Varios meses en vilo, una formación acuática, dos sucesos trágicos, decenas de horas acumuladas en antesalas, y volví a la capital para retomar la licenciatura y trabajar inevitablemente. Me tocó esforzarme por permanecer a este lugar, no sólo por los gastos materiales como por el desgaste emocional que experimenté los primeros meses. Sentía como si me rodeara una atmósfera de fatalismo que sucedía en todos los planos, desde el global hasta mi casa. Aprendí, eso sí, nuevas cosas. Sobreviví como niño grande en un ambiente de adultos viejos. Me di cuenta que la renovación de las ideas no es cosa simple. Los obstáculos son muchos. La gente está acostumbrada a vivir de cierta manera, y desafiar los esquemas, si bien tiene su mérito, es sufrido.

§ §

**TAREA INDICADA**: Prosigue el relato sobre el regreso a la capital a partir de su última frase. Los ítems no guardan relación con el relato.

§ §

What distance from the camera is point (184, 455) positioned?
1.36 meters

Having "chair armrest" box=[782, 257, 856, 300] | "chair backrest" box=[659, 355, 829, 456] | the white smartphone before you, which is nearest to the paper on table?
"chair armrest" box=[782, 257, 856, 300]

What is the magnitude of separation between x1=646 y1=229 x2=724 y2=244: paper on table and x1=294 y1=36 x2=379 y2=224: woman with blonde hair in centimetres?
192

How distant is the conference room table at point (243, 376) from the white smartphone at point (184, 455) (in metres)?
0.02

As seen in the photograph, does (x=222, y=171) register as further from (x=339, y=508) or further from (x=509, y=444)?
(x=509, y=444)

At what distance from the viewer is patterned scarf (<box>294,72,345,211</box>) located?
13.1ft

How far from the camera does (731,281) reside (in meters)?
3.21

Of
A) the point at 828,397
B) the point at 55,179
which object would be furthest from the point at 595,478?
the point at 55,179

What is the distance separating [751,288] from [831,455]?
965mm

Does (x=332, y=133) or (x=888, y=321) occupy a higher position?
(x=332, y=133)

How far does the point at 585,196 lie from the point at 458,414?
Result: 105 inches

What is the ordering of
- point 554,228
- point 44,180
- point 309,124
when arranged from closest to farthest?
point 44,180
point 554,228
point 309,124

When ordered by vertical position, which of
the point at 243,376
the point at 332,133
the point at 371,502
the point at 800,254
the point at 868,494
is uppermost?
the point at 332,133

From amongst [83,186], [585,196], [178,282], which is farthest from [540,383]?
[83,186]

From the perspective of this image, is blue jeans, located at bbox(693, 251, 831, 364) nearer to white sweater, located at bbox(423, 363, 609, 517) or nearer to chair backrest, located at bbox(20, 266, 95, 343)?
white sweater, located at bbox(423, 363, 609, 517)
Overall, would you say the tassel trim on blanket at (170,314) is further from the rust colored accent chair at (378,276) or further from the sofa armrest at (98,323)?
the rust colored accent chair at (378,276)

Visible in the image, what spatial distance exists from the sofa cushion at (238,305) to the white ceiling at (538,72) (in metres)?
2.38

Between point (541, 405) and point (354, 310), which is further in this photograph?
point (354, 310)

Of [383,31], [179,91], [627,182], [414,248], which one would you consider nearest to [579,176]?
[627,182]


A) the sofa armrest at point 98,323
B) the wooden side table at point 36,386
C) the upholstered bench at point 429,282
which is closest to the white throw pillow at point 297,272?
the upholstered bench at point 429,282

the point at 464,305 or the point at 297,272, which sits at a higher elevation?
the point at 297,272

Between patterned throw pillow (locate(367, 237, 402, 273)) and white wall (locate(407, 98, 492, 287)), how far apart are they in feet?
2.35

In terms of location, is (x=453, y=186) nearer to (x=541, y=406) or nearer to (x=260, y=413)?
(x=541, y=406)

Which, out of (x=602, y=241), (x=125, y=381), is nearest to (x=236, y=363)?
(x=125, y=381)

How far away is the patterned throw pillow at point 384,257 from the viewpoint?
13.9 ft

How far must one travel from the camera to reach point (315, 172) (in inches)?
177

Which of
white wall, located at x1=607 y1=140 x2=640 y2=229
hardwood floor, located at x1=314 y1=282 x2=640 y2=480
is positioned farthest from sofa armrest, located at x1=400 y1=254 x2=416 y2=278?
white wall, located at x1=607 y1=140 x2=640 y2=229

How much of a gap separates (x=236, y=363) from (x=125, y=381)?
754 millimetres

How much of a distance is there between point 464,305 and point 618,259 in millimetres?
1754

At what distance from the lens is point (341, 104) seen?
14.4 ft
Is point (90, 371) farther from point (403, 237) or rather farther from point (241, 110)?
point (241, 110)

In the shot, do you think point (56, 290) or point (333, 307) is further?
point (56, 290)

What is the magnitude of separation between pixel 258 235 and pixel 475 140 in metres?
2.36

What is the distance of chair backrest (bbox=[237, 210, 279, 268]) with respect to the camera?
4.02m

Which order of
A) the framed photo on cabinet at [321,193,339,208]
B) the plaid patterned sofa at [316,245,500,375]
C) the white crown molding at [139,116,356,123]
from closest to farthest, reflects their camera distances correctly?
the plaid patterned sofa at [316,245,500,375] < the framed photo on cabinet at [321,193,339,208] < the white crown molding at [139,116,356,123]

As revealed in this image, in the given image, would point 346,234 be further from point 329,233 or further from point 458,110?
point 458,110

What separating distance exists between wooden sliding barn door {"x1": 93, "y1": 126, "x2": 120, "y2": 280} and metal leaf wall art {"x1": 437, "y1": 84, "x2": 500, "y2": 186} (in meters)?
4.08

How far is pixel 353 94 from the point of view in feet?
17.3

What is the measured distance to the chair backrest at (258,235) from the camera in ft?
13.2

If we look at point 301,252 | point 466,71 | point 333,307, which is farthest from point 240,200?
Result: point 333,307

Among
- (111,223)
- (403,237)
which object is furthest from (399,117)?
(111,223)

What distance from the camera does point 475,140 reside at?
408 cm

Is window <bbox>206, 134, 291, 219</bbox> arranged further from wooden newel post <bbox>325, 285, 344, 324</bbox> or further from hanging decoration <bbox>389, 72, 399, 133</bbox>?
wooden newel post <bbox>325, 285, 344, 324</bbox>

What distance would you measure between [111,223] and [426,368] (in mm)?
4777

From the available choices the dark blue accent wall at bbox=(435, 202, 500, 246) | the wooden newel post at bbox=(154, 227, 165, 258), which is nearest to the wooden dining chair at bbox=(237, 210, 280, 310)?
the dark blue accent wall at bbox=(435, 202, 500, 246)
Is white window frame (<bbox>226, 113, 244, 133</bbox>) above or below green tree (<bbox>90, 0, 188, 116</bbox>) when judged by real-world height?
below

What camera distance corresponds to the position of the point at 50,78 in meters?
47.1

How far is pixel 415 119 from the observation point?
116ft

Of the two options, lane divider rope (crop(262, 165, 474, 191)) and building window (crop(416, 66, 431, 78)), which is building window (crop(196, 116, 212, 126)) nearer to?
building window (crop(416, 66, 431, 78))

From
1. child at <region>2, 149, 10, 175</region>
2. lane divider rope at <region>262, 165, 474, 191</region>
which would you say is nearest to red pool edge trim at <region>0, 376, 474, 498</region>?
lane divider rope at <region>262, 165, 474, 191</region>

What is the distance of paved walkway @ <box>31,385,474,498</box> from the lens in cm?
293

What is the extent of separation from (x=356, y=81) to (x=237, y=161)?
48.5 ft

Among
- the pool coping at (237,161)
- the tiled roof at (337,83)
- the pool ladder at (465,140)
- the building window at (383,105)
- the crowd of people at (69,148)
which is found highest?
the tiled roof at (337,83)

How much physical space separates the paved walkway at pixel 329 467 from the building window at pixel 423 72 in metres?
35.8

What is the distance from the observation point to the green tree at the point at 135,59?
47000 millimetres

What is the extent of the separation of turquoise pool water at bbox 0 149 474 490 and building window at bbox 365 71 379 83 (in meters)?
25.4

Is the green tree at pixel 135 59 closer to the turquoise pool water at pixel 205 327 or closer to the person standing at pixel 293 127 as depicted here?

§ §

**RESULTADO**:
En el Ministerio de la Verdad, como el de Orwell, me ha tocado de todo. En parte, alejarme de las convenciones sociales de mi adolescencia. De la que guardo un anhelo profundo e imposible, como si a veces quisiera volver el tiempo para meterme a las aulas caóticas de mi secundaria y revivir la época. Quizá retomar el deseo de ser deportista y también tocar la batería o dedicarme a la pintura. En seguida abro los ojos y retomo mi presente. La coyuntura donde soy el protagonista y mi escenario es una tragedia que cada tercer día se vuelve comedia. Donde mis antagonistas son muchos, pero mi personaje sigue retando al destino como un Sísifo o un Orestes, pero sin su dolorosa soledad. Sí, en cambio, con la alta esperanza de existir y no sólo ser.